Reproduce all of the material word for word.

*Stored dataset items*
• • • • •
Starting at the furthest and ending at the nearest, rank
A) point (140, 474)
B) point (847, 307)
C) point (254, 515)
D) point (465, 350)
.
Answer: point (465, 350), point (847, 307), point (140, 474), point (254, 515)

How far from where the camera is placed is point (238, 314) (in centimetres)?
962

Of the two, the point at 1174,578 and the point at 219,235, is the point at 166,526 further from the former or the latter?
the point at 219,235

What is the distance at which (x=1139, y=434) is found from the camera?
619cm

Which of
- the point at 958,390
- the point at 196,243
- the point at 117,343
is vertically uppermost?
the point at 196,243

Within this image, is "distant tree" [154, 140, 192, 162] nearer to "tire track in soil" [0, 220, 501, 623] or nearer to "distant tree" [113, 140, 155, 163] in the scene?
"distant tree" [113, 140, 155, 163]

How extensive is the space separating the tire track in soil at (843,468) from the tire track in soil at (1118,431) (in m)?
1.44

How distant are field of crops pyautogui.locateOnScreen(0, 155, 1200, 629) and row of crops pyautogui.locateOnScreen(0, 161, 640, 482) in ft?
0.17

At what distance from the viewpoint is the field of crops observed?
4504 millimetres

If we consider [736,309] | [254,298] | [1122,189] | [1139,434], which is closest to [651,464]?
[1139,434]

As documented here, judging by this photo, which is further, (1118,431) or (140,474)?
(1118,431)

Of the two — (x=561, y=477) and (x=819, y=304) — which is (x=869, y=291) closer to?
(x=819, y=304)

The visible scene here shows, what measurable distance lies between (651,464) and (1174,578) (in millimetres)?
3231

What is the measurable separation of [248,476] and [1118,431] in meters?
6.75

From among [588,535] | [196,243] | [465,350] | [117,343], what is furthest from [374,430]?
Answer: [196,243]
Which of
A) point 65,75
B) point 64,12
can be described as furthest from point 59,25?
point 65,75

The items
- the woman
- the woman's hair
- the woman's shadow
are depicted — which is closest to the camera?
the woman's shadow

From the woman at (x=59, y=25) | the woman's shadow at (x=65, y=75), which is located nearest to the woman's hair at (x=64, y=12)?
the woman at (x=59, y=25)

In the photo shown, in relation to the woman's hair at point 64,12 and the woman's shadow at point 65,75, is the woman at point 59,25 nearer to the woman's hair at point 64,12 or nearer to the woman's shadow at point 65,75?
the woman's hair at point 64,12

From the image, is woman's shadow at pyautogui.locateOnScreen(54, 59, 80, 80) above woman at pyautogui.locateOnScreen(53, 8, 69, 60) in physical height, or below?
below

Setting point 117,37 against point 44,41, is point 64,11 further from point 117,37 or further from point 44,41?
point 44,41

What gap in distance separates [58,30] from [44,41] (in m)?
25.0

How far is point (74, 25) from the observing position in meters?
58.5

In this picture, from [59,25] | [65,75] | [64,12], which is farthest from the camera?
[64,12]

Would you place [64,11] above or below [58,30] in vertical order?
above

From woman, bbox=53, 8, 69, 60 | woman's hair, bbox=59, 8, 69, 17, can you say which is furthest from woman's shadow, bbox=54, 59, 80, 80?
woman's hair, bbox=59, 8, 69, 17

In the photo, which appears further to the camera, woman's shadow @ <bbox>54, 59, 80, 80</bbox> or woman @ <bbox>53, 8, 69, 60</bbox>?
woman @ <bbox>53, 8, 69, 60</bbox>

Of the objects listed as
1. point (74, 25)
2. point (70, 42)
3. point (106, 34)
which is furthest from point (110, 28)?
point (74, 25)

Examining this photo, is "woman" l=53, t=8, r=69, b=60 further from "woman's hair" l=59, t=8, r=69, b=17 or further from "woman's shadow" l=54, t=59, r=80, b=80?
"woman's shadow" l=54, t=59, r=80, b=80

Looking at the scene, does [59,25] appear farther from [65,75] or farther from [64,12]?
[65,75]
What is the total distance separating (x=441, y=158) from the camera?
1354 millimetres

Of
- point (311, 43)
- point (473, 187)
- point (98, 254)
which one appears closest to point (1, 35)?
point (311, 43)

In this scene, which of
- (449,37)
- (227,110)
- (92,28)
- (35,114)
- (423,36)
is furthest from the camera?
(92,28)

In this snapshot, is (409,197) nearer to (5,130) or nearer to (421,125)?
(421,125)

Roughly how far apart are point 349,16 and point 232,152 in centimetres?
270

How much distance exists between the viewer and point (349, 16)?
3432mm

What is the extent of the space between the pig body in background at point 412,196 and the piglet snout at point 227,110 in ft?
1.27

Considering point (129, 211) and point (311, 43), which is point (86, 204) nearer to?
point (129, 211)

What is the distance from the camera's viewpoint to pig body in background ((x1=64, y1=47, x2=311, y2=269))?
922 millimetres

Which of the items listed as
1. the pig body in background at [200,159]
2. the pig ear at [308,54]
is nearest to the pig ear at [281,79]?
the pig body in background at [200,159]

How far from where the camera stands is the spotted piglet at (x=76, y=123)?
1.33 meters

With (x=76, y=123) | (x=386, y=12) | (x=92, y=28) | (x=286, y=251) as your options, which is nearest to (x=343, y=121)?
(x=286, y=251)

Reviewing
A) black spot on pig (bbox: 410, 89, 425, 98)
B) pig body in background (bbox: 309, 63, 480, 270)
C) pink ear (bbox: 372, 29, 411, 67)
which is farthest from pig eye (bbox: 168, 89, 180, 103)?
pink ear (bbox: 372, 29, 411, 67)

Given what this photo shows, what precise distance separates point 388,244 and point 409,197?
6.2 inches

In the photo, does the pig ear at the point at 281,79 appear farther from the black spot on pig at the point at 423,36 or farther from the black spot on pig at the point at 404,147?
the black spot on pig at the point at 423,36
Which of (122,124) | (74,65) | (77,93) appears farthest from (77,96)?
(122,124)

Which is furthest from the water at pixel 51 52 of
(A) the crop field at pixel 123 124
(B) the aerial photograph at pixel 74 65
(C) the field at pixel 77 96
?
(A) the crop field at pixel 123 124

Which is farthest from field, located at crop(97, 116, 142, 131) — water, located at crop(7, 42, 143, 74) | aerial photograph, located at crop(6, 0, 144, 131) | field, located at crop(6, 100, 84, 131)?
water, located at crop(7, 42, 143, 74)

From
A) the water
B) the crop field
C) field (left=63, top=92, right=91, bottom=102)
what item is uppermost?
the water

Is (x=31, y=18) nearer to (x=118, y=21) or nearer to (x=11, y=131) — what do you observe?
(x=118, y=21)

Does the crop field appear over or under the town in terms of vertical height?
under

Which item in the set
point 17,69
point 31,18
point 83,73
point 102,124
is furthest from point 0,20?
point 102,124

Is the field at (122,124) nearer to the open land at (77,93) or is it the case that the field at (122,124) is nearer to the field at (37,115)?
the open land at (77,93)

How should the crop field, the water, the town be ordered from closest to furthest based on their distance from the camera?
• • • • •
*Exercise response*
Starting at the furthest and ending at the nearest, rank
A) point (140, 474)
B) point (847, 307)
C) point (254, 515)
D) point (465, 350)
.
Answer: point (465, 350), point (847, 307), point (140, 474), point (254, 515)

How far from where the camera is placed is point (238, 314) (in centimetres)?
962

Of the two, the point at 1174,578 and the point at 219,235, is the point at 166,526 further from the former or the latter?
the point at 219,235

What is the distance at which (x=1139, y=434) is found from the camera?
619cm

Which of
- the point at 958,390
- the point at 196,243
- the point at 117,343
is vertically uppermost?
the point at 196,243

Within this image, is "distant tree" [154, 140, 192, 162] nearer to "tire track in soil" [0, 220, 501, 623] or nearer to "distant tree" [113, 140, 155, 163] in the scene?
"distant tree" [113, 140, 155, 163]

How extensive is the space separating the tire track in soil at (843,468) from the tire track in soil at (1118,431) (in m)?
1.44

How distant are field of crops pyautogui.locateOnScreen(0, 155, 1200, 629) and row of crops pyautogui.locateOnScreen(0, 161, 640, 482) in ft?
0.17

At what distance from the viewpoint is the field of crops observed?
4504 millimetres

If we consider [736,309] | [254,298] | [1122,189] | [1139,434], which is closest to [651,464]?
[1139,434]

As documented here, judging by this photo, which is further, (1118,431) or (140,474)?
(1118,431)

Of the two — (x=561, y=477) and (x=819, y=304) — which is (x=869, y=291) closer to?
(x=819, y=304)

The visible scene here shows, what measurable distance lies between (651,464) and (1174,578) (in millimetres)?
3231

What is the measurable separation of [248,476] and [1118,431] in meters?
6.75

From among [588,535] | [196,243] | [465,350] | [117,343], what is furthest from [374,430]?
Answer: [196,243]
Which of
A) point 65,75
B) point 64,12
can be described as furthest from point 59,25?
point 65,75

The items
- the woman
- the woman's hair
- the woman's shadow
are depicted — which is closest to the camera?
the woman's shadow

From the woman at (x=59, y=25) | the woman's shadow at (x=65, y=75), which is located nearest to the woman's hair at (x=64, y=12)?
the woman at (x=59, y=25)

In the photo shown, in relation to the woman's hair at point 64,12 and the woman's shadow at point 65,75, is the woman at point 59,25 nearer to the woman's hair at point 64,12 or nearer to the woman's shadow at point 65,75?
the woman's hair at point 64,12

From the image, is woman's shadow at pyautogui.locateOnScreen(54, 59, 80, 80) above woman at pyautogui.locateOnScreen(53, 8, 69, 60) in physical height, or below?
below

Setting point 117,37 against point 44,41, is point 64,11 further from point 117,37 or further from point 44,41?
point 44,41

What gap in distance separates [58,30] from [44,41] (in m)?
25.0

How far is point (74, 25) from the observing position in meters?
58.5

In this picture, from [59,25] | [65,75] | [64,12], which is farthest from the camera?
[64,12]

Would you place [64,11] above or below [58,30] in vertical order?
above

From woman, bbox=53, 8, 69, 60 | woman's hair, bbox=59, 8, 69, 17, can you say which is furthest from woman's shadow, bbox=54, 59, 80, 80?
woman's hair, bbox=59, 8, 69, 17

In the photo, which appears further to the camera, woman's shadow @ <bbox>54, 59, 80, 80</bbox> or woman @ <bbox>53, 8, 69, 60</bbox>?
woman @ <bbox>53, 8, 69, 60</bbox>

Of the objects listed as
1. point (74, 25)
2. point (70, 42)
3. point (106, 34)
which is furthest from point (110, 28)?
point (74, 25)

Examining this photo, is "woman" l=53, t=8, r=69, b=60 further from "woman's hair" l=59, t=8, r=69, b=17 or further from "woman's shadow" l=54, t=59, r=80, b=80?
"woman's shadow" l=54, t=59, r=80, b=80

Looking at the scene, does [59,25] appear farther from [65,75] or farther from [64,12]?
[65,75]
What is the total distance separating (x=441, y=158) from the camera?
1354 millimetres

Of
- point (311, 43)
- point (473, 187)
- point (98, 254)
which one appears closest to point (1, 35)?
point (311, 43)

In this scene, which of
- (449,37)
- (227,110)
- (92,28)
- (35,114)
- (423,36)
is furthest from the camera?
(92,28)

In this snapshot, is (409,197) nearer to (5,130) or nearer to (421,125)?
(421,125)

Roughly how far apart are point 349,16 and point 232,152 in centimetres?
270

How much distance exists between the viewer and point (349, 16)?
3432mm

What is the extent of the space between the pig body in background at point 412,196 and the piglet snout at point 227,110 in ft?
1.27

Considering point (129, 211) and point (311, 43), which is point (86, 204) nearer to?
point (129, 211)

What is the distance from the camera's viewpoint to pig body in background ((x1=64, y1=47, x2=311, y2=269))?
922 millimetres

Which of the items listed as
1. the pig body in background at [200,159]
2. the pig ear at [308,54]
is nearest to the pig ear at [281,79]?
the pig body in background at [200,159]

How far from where the camera stands is the spotted piglet at (x=76, y=123)?
1.33 meters

With (x=76, y=123) | (x=386, y=12) | (x=92, y=28) | (x=286, y=251) as your options, which is nearest to (x=343, y=121)?
(x=286, y=251)

Reviewing
A) black spot on pig (bbox: 410, 89, 425, 98)
B) pig body in background (bbox: 309, 63, 480, 270)
C) pink ear (bbox: 372, 29, 411, 67)
which is farthest from pig eye (bbox: 168, 89, 180, 103)?
pink ear (bbox: 372, 29, 411, 67)

Given what this photo shows, what precise distance separates point 388,244 and point 409,197?
6.2 inches

In the photo, does the pig ear at the point at 281,79 appear farther from the black spot on pig at the point at 423,36 or farther from the black spot on pig at the point at 404,147?
the black spot on pig at the point at 423,36
Which of (122,124) | (74,65) | (77,93) appears farthest from (77,96)?
(122,124)

Which is furthest from the water at pixel 51 52 of
(A) the crop field at pixel 123 124
(B) the aerial photograph at pixel 74 65
(C) the field at pixel 77 96
?
(A) the crop field at pixel 123 124

Which is farthest from field, located at crop(97, 116, 142, 131) — water, located at crop(7, 42, 143, 74) | aerial photograph, located at crop(6, 0, 144, 131) | field, located at crop(6, 100, 84, 131)?
water, located at crop(7, 42, 143, 74)

From
A) the water
B) the crop field
C) field (left=63, top=92, right=91, bottom=102)
what item is uppermost?
the water

Is (x=31, y=18) nearer to (x=118, y=21) or nearer to (x=11, y=131) — what do you observe?
(x=118, y=21)

Does the crop field appear over or under the town in terms of vertical height?
under

Which item in the set
point 17,69
point 31,18
point 83,73
point 102,124
is furthest from point 0,20?
point 102,124

Is the field at (122,124) nearer to the open land at (77,93) or is it the case that the field at (122,124) is nearer to the field at (37,115)?
the open land at (77,93)

How should the crop field, the water, the town be ordered from closest to furthest based on their distance from the camera?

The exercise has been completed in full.